AISI flags some caveats: the test environments had no active defenders, no security tooling, and no consequences for actions that would trigger alarms on a real network. Based on these results alone, there's no way to tell whether Mythos Preview could successfully breach a well-defended system.
That said, the model is at least capable of "autonomously attacking small, weakly defended and vulnerable enterprise systems where access to a network has been gained," according to AISI. The institute plans to conduct future evaluations in hardened environments with active monitoring, endpoint detection, and real-time incident response.

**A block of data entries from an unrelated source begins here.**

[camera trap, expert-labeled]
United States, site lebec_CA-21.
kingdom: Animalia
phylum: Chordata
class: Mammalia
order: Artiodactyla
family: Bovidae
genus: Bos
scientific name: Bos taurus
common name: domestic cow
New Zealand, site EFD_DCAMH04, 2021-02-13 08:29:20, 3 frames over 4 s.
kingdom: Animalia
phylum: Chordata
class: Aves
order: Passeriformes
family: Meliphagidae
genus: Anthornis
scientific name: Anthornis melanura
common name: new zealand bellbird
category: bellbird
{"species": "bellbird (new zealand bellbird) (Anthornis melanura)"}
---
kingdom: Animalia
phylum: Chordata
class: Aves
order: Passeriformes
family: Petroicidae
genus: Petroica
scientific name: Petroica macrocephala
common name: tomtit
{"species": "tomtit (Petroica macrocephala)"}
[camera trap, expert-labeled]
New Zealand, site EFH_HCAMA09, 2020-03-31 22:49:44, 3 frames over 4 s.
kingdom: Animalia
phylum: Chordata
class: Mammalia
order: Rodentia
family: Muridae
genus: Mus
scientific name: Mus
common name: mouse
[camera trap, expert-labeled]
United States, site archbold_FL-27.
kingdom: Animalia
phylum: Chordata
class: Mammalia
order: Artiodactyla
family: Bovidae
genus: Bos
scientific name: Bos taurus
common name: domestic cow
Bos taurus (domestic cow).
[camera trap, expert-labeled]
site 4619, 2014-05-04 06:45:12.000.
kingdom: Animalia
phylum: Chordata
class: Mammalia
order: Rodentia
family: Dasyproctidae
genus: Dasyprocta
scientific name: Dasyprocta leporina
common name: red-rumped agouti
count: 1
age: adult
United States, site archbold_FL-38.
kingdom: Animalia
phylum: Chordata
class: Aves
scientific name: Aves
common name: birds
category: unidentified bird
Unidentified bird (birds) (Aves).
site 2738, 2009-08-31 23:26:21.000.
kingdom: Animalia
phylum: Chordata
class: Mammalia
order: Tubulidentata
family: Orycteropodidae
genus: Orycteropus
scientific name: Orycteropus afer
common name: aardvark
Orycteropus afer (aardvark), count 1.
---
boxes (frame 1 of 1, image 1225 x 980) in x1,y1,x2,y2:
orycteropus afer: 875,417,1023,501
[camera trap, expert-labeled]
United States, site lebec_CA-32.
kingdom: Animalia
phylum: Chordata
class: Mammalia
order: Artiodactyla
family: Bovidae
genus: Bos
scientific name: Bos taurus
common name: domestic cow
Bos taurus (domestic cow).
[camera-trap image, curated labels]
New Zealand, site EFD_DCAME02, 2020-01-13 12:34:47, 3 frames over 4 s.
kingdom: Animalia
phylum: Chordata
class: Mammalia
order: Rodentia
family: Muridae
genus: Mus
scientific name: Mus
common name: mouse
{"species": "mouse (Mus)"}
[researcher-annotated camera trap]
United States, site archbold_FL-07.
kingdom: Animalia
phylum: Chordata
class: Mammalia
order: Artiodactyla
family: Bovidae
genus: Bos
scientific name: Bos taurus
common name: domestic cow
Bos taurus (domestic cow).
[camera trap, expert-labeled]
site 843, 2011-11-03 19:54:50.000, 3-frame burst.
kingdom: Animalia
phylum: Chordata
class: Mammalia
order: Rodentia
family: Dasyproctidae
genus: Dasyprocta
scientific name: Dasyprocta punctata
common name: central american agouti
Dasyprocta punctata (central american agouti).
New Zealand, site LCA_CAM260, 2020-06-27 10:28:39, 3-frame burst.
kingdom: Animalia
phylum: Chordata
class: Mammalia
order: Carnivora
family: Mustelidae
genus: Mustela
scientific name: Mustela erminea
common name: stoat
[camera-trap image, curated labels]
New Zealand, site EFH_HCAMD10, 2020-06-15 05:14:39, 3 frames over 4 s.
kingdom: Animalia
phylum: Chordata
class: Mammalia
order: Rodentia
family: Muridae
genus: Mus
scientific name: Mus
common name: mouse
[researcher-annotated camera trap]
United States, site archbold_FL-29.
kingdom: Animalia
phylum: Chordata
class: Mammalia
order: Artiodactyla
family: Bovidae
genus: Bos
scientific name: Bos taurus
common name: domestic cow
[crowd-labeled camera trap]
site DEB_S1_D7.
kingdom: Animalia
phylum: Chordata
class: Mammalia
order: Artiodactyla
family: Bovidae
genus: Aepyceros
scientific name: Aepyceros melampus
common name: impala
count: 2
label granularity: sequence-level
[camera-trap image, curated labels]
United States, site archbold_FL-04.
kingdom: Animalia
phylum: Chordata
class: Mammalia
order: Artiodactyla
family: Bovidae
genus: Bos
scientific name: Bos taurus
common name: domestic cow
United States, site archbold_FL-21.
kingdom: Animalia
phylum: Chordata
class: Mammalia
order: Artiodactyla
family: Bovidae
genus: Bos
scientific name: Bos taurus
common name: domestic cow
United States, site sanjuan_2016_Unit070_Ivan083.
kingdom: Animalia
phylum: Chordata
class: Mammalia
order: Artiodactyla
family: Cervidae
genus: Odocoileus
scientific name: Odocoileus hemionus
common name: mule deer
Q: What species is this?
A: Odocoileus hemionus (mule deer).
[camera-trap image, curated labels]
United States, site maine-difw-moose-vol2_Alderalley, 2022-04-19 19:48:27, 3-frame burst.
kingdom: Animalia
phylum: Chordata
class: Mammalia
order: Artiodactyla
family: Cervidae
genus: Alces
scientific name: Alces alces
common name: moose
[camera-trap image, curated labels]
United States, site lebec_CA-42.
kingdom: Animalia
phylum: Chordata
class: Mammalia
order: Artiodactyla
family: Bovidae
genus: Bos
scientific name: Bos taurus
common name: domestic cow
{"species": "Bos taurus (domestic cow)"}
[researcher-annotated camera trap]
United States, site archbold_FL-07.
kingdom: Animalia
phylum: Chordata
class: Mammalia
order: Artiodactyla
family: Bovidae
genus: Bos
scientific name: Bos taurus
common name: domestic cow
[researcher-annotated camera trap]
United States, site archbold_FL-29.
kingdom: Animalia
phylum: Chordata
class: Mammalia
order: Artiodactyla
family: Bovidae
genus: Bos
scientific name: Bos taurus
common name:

AI cyber capabilities raise the stakes for basic security hygiene
The results underscore the importance of cybersecurity fundamentals, according to AISI: regular patching, strong access controls, secure configurations, and thorough logging. Other models with comparable capabilities are likely not far behind.
At the same time, the institute notes that AI cyber capabilities are dual-use. While they pose security risks, they could also significantly strengthen cyber defense. In a joint blog post with the UK's National Cyber Security Centre (NCSC), AISI outlines how defenders can prepare for and leverage frontier AI.
AISI has been tracking AI cyber capabilities since 2023 and has steadily raised the bar on its evaluations: from chat-based queries to capture-the-flag challenges to complex multi-stage attack simulations.
Is Mythos really too dangerous to release?
Anthropic officially launched Claude Mythos in early April. The model is currently available to only about 50 companies, reportedly because of cybersecurity concerns. The AISI results at least partly support that decision: the model can autonomously attack weakly protected networks in controlled environments.
Critics argue the restrictions are overblown, just like in 2019, when OpenAI deemed GPT-2 too dangerous to release. The performance gains over previous models aren't large enough to justify limiting access this heavily. Some say it's mainly a marketing play or that Anthropic simply doesn't have the compute capacity to offer the model more broadly. But that's all speculation for now. We'll know for sure when your computer breaks—or doesn't—after Mythos-level AI models have been released to the public.